Scientists are getting fascinating new perspectives on the human genome, and it’s all thanks to the advancements made in big data analytics. For years, genes have been studied and mapped, with perhaps the crowning achievement being the completion of the Human Genome Project in the early 2000s, but true understanding of how human genetics work has required more intensive study and more resources. Only recently have scientists been able to look more closely at human genes, and much of this progress comes as they apply big data analytics to the issue.
In many ways, big data is a perfect fit for genetics since genes are all about information. A typical human genome contains more than 20,000 genes, with each made up of millions of base pairs. Simply mapping a genome requires a hundred gigabytes of data, and sequencing multiple genomes and tracking gene interactions multiplies that number many times — hundreds of petabytes in some cases. It is the use of big data analytics that gives researchers further insight into how genes act, in turning changing how we look at them.
One particularly intriguing discovery that came from applying big data analytics techniques comes from scientists at the University of Haifa. In their study, they were able to observe what is called the “social character” of genes. What scientists have long wanted to figure out are the inner workings of complex genetic effects that take part in the creation of complex diseases. This goal has been particularly difficult since genetic expressions of certain diseases usually come from the combination of several genetic markers interacting with each other. So not only would researchers have to comb through an entire genetic sequence, they’d also have to track interactions between multiple different genes. Needless to say, this complex undertaking required the collection of massive amounts of data. But this study was able to significantly narrow down the possibilities from 900 million to only 340,000. Scientists were able to do this using statistical tools commonly found in big data analysis. The result was a greater understanding of how genes interact, displaying certain effects also observed in the social sciences.
Much of the work done with the human genome and big data analytics deals closely with health and medicine. In certain ways, this changes how we view genes in that we look upon them as sort of a road map to better health and treatments. Indeed, this is the main goal of using big data and genetics — creating personalized medicine. By studying the data from a human genome, scientists can create more effective and appropriate treatments for patients. The one-size-fits-all approach can be set aside for medicine that works best with each individual person. This not only results in better outcomes but can also lead to less time needed for treatment. The same applies for the creation of new drugs. By identifying significant genetic variants among patients that respond well to certain new drugs, the number of patients needed for trials would be significantly reduced. That would also mean the trial and error process currently used would be made obsolete.

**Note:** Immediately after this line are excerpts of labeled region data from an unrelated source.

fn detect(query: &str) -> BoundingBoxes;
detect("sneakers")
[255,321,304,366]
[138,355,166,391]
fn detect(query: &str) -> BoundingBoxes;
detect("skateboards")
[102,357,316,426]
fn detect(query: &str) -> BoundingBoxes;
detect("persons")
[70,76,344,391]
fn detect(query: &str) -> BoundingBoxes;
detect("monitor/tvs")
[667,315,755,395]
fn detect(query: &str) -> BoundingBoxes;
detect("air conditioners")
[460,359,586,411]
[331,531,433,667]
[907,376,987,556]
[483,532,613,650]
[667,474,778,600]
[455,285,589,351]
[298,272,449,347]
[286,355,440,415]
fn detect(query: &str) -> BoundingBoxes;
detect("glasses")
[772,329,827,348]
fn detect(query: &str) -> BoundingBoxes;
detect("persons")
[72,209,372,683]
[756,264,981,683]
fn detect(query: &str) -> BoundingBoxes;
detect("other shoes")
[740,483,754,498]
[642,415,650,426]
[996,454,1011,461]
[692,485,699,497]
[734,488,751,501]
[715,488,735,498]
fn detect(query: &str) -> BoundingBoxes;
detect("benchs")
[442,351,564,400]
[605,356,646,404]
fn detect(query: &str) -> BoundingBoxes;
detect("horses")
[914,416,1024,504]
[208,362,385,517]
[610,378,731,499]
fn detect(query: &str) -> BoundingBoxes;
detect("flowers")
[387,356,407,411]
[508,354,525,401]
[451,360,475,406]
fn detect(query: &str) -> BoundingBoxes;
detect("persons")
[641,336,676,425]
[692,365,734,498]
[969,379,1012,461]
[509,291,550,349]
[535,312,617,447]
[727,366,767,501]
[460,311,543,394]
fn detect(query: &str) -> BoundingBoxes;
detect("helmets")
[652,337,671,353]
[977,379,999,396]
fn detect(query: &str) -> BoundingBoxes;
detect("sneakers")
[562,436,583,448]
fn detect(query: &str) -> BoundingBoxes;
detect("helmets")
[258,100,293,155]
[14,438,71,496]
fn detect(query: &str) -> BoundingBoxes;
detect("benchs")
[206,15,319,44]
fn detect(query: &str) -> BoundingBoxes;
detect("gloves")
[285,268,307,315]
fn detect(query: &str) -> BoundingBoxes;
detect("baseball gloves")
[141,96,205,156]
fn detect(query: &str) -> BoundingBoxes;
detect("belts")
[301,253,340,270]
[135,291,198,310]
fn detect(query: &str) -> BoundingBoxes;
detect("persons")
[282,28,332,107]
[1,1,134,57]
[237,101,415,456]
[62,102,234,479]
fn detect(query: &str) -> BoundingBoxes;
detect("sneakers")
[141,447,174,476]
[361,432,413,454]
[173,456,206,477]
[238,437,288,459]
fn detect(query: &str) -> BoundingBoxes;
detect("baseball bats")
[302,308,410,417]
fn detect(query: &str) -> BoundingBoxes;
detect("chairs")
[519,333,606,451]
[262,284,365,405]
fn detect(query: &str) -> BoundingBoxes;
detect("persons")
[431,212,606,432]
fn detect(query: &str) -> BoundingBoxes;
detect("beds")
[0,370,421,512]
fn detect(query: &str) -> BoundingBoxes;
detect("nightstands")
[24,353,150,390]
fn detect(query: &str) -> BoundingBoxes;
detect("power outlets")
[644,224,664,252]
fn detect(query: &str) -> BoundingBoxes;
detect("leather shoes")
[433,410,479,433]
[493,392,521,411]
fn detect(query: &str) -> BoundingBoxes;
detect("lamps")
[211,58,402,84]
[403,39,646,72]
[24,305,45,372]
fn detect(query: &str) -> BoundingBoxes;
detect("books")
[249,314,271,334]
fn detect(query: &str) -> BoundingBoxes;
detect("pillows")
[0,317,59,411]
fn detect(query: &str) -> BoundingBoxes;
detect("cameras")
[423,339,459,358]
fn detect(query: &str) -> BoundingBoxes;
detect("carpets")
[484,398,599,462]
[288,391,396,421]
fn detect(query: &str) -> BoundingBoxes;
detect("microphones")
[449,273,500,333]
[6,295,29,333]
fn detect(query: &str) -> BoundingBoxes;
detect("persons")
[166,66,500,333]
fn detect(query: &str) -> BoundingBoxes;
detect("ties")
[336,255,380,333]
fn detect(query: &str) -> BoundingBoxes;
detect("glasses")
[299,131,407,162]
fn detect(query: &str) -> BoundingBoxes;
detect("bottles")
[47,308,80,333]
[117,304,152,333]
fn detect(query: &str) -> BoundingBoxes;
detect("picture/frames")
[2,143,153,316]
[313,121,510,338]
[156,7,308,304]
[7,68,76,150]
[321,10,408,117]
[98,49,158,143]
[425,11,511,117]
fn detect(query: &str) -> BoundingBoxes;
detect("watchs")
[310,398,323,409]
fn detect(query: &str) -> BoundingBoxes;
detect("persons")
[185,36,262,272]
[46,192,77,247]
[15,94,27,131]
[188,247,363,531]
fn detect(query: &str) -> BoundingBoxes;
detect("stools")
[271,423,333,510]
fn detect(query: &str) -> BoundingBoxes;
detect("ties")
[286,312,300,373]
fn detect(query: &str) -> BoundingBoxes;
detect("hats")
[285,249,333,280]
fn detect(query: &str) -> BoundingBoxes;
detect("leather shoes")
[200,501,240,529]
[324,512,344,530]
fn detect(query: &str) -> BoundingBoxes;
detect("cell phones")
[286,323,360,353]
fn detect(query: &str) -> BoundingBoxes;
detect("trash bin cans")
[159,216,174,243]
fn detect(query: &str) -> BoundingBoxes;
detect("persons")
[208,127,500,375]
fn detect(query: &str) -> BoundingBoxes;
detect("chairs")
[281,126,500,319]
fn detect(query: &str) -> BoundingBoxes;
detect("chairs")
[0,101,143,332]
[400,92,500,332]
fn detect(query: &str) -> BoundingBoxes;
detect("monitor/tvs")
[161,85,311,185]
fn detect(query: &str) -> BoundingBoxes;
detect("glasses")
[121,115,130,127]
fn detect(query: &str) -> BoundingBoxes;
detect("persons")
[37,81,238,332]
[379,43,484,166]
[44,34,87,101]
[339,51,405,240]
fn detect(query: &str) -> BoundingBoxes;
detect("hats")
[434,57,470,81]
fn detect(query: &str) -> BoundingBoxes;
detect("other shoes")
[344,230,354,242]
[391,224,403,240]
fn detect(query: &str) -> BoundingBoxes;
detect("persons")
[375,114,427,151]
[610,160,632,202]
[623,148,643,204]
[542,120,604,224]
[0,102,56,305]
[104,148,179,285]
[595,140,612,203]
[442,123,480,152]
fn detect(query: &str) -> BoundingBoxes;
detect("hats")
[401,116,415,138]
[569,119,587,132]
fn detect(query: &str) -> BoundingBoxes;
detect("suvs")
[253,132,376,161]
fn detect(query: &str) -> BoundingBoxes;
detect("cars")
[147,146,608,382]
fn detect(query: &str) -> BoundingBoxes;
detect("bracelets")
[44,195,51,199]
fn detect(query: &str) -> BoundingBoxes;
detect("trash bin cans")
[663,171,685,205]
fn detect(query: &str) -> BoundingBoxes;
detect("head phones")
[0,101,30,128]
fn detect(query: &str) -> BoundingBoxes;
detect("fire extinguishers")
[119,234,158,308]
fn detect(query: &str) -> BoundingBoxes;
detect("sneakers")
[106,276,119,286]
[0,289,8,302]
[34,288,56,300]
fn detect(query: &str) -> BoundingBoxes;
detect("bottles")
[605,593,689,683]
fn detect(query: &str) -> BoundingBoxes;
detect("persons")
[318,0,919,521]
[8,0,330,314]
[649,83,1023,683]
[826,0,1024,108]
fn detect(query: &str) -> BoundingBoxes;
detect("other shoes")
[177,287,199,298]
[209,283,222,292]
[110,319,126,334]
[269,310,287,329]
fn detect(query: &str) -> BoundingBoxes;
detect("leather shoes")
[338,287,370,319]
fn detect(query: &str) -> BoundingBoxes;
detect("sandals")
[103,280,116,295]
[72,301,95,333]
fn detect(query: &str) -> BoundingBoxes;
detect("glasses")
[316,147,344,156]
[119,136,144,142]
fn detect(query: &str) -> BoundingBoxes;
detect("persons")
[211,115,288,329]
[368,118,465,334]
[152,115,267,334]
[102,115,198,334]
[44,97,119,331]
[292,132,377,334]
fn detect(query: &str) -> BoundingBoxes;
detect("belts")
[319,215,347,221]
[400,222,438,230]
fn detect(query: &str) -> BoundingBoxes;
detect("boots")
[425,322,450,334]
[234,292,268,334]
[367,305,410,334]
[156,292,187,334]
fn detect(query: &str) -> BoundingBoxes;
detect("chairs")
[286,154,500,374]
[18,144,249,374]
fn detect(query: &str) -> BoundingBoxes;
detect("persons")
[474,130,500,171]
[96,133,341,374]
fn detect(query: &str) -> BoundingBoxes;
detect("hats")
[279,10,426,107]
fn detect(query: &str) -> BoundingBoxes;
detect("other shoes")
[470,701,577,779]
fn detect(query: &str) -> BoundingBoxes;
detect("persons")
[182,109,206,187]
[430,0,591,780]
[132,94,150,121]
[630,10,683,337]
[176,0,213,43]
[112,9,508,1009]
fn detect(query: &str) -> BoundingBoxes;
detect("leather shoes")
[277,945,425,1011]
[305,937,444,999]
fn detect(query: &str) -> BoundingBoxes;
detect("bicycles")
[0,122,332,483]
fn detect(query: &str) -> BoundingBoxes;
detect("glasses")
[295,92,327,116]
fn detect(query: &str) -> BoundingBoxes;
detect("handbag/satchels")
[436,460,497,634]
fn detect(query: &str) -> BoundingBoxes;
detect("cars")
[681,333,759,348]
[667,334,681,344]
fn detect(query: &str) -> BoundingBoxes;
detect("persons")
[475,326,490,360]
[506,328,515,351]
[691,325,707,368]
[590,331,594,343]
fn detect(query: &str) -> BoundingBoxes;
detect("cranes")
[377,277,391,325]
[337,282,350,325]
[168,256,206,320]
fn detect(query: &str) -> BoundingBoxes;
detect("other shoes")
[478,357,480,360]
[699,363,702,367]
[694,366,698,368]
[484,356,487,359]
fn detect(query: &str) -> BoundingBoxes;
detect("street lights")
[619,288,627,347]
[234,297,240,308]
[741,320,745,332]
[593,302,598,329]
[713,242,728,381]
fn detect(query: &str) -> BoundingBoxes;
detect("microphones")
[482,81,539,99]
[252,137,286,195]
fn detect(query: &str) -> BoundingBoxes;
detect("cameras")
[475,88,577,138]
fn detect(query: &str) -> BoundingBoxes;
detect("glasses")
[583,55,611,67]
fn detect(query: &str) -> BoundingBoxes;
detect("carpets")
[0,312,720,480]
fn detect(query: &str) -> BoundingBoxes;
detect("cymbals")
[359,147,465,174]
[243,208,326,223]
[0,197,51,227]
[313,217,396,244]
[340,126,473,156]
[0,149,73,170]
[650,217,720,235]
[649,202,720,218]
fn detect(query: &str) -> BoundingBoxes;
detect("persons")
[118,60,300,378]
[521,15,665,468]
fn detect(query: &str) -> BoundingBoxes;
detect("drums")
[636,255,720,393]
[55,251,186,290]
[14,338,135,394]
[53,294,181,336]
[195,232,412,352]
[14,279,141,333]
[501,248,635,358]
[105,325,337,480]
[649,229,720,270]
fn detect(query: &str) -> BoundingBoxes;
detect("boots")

Big data analytics used for studying genetics can be used for other health causes as well. They can be viewed as health records, which are stored and accessed by doctors whenever the patient is being checked up on. Based off of the analysis of genes, doctors would be able to identify heritable traits that can be passed on to the next generation. This is especially useful when pinpointing people who might be high-risk for certain diseases such as diabetes. Analytics can also unlock the possibilities of survival for specific illnesses. Essentially, proper analysis of human genes gives us a fascinating perspective on health outcomes and likely developments long before they actually happen.
While not a crystal ball by any means, big data analytics helps us have greater understanding of the human genome, in turn helping researchers get a better idea of what may happen in the future. Big data also gives incredible insight into how genes work to make us who we are. While analytics capabilities such as ad hoc analysis or clickstream data have been used in other industries before, science is showing a fresh eagerness to use big data to the advancement of genetic research. With more time, greater discoveries are likely to be made.